[IP] more on The Digital TV Fiasco
Begin forwarded message:
From: Tim Onosko <onosko@xxxxxxxxx>
Date: June 10, 2005 2:32:51 PM EDT
To: dave@xxxxxxxxxx
Subject: Re: [IP] more on The Digital TV Fiasco
Reply-To: tim@xxxxxxxxxx
Brad Templeton is absolutely right on this, but he doesn't mention
the very real reason why digital TV must move from MPEG2 to MPEG4
(specifically the new H.264 or "AVC" codec): Picture quality.
Anyone who has watched digital cable or satellite signals can tell
you that the quality is TERRIBLE. MPEG2 cannot do the job when
bandwidth is reduced to two megabits per second, as it is on most
digital cable and satellite systems. H.264/MPEG4 goes a long way
toward solving the bandwidth problem with higher-effiency
compression. A safe estimate is that it is approximately 4 times
more efficient than MPEG2, meaning a 2-3 megabit video channel is
near-DVD quality.
The reason this is important is not to please a few whining
videophiles, either. New high-definition sets with larger screens
amplify the distortions and artifacts of digital compression, and we
need higher quality images just to match viewers expectations.

* **RAW DATA**
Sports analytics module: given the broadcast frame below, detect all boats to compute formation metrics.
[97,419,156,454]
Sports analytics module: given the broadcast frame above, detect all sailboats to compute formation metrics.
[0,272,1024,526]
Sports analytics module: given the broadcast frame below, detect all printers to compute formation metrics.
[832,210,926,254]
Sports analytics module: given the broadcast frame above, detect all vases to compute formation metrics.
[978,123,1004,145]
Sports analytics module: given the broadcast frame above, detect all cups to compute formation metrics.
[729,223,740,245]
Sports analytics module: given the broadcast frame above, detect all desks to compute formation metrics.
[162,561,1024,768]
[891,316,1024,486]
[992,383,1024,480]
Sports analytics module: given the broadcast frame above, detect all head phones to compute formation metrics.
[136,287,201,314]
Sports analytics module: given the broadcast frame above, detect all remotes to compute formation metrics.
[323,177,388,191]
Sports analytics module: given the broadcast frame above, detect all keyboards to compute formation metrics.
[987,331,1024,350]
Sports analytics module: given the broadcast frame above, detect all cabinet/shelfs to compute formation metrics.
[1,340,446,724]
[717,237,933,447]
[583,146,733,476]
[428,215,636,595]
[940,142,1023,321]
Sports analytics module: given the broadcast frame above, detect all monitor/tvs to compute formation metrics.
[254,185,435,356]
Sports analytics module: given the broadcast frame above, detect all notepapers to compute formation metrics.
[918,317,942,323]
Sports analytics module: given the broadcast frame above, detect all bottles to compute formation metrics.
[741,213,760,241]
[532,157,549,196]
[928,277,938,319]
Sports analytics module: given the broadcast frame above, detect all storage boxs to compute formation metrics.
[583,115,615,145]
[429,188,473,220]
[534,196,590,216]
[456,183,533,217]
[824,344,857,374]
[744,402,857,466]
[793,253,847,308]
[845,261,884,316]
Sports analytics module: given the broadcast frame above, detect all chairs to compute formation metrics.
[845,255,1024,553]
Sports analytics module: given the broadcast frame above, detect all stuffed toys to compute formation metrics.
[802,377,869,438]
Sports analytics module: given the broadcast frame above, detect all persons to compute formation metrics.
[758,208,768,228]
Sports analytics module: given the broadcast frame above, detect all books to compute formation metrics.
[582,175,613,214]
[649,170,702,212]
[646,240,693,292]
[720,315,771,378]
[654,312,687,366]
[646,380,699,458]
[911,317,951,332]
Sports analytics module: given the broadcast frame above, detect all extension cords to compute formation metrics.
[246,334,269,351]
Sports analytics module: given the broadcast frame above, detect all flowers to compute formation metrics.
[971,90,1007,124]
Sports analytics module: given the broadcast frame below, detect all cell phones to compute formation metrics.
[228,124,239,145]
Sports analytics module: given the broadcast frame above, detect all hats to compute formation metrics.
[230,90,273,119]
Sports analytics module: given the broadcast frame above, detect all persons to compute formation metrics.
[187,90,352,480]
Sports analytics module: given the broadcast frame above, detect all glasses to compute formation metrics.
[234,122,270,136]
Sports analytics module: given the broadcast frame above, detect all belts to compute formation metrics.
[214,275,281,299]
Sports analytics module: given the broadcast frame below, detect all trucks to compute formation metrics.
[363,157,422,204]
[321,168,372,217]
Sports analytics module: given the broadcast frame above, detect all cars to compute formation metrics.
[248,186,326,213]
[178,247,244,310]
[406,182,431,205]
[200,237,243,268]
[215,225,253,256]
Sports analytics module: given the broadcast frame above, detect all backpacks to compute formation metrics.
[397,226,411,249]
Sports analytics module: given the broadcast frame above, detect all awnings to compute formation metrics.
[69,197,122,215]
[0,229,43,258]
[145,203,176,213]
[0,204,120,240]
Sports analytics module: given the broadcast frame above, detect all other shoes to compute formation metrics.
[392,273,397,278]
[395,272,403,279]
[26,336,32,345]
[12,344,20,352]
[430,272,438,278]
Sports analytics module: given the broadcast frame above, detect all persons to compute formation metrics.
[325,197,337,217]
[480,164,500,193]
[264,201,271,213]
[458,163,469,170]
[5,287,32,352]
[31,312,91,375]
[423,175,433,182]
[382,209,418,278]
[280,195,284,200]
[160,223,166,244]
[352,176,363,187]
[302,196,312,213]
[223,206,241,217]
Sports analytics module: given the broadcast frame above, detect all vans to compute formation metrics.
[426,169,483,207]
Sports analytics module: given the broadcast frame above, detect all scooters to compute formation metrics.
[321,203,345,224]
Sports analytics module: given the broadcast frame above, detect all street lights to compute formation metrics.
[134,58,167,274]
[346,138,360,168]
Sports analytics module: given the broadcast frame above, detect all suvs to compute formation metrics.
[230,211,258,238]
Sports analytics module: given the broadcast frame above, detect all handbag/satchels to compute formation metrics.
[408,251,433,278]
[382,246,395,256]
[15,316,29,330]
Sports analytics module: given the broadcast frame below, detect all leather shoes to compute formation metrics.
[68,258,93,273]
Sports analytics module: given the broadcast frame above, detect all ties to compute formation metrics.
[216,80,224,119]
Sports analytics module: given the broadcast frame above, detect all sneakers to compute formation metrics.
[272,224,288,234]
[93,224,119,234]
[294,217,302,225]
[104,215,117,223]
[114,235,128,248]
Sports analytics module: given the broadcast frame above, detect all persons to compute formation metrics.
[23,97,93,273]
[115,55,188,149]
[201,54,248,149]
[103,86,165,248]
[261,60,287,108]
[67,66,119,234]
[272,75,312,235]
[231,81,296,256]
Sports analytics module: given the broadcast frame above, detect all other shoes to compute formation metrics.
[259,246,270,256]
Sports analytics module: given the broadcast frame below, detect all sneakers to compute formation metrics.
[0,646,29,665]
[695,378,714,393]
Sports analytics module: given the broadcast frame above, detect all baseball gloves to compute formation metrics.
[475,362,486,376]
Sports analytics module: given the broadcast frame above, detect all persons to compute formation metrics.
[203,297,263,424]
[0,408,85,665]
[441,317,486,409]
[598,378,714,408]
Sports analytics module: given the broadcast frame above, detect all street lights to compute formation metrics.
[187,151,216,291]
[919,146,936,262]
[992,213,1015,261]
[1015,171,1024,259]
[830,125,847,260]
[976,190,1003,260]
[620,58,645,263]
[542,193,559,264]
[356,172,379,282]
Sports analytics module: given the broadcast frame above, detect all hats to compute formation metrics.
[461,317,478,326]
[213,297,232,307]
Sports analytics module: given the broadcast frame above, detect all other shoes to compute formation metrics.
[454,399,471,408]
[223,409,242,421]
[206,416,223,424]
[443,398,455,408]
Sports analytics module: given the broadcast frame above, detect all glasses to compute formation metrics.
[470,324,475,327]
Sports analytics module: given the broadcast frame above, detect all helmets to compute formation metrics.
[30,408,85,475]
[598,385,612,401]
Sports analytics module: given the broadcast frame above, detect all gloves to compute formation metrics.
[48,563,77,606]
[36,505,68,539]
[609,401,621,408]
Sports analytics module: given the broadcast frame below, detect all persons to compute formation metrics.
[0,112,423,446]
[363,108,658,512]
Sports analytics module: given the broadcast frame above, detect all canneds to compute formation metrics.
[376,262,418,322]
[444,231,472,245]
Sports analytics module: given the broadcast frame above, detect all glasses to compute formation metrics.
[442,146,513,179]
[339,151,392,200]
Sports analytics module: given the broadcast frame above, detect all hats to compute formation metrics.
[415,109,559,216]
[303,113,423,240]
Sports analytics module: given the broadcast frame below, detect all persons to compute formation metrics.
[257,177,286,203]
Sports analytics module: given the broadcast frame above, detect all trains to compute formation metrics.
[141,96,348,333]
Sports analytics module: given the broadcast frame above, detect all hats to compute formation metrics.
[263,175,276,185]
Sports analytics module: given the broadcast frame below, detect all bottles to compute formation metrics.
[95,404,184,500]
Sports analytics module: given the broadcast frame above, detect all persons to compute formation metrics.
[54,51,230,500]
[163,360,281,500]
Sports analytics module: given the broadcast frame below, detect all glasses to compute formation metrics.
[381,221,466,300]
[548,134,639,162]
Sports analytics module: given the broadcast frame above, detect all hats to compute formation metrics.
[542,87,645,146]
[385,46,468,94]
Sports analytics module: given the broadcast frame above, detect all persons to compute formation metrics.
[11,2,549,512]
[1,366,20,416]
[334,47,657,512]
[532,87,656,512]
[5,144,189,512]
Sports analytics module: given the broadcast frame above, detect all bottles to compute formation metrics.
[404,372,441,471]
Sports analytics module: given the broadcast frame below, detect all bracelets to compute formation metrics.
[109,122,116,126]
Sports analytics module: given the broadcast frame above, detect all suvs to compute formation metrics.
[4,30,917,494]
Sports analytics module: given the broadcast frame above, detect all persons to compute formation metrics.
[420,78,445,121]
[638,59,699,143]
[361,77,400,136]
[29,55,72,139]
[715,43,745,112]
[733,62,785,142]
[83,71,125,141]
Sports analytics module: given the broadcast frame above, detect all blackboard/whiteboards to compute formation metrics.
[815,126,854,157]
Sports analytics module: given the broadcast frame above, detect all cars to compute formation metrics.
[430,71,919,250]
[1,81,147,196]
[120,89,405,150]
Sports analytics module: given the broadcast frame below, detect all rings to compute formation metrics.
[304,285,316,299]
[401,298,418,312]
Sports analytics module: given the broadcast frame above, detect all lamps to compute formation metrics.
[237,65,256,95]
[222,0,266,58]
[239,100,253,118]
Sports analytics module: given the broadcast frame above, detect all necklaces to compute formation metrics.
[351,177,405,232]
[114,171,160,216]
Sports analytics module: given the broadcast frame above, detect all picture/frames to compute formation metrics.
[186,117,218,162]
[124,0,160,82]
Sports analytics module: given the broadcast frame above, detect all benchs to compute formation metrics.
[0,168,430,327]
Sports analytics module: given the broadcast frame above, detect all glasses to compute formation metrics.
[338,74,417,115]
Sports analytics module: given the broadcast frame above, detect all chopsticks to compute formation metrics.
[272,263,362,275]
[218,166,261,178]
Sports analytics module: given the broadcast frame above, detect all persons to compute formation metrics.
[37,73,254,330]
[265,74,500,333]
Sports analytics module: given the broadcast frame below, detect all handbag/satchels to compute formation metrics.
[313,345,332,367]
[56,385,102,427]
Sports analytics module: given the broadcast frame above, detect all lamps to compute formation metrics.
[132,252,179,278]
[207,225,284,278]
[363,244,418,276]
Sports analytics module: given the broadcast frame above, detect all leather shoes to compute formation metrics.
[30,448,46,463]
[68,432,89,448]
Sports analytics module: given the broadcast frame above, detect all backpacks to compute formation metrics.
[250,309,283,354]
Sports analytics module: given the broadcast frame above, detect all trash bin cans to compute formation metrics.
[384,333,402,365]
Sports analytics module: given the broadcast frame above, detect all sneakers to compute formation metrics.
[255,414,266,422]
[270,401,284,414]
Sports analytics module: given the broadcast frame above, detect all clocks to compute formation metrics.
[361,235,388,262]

* **AIM**
Transcribe the entire forwarded email on the digital TV fiasco, word for word.

* **REPLY**
[IP] more on The Digital TV Fiasco
Begin forwarded message:
From: Tim Onosko <onosko@xxxxxxxxx>
Date: June 10, 2005 2:32:51 PM EDT
To: dave@xxxxxxxxxx
Subject: Re: [IP] more on The Digital TV Fiasco
Reply-To: tim@xxxxxxxxxx
Brad Templeton is absolutely right on this, but he doesn't mention
the very real reason why digital TV must move from MPEG2 to MPEG4
(specifically the new H.264 or "AVC" codec): Picture quality.
Anyone who has watched digital cable or satellite signals can tell
you that the quality is TERRIBLE. MPEG2 cannot do the job when
bandwidth is reduced to two megabits per second, as it is on most
digital cable and satellite systems. H.264/MPEG4 goes a long way
toward solving the bandwidth problem with higher-effiency
compression. A safe estimate is that it is approximately 4 times
more efficient than MPEG2, meaning a 2-3 megabit video channel is
near-DVD quality.
The reason this is important is not to please a few whining
videophiles, either. New high-definition sets with larger screens
amplify the distortions and artifacts of digital compression, and we
need higher quality images just to match viewers expectations.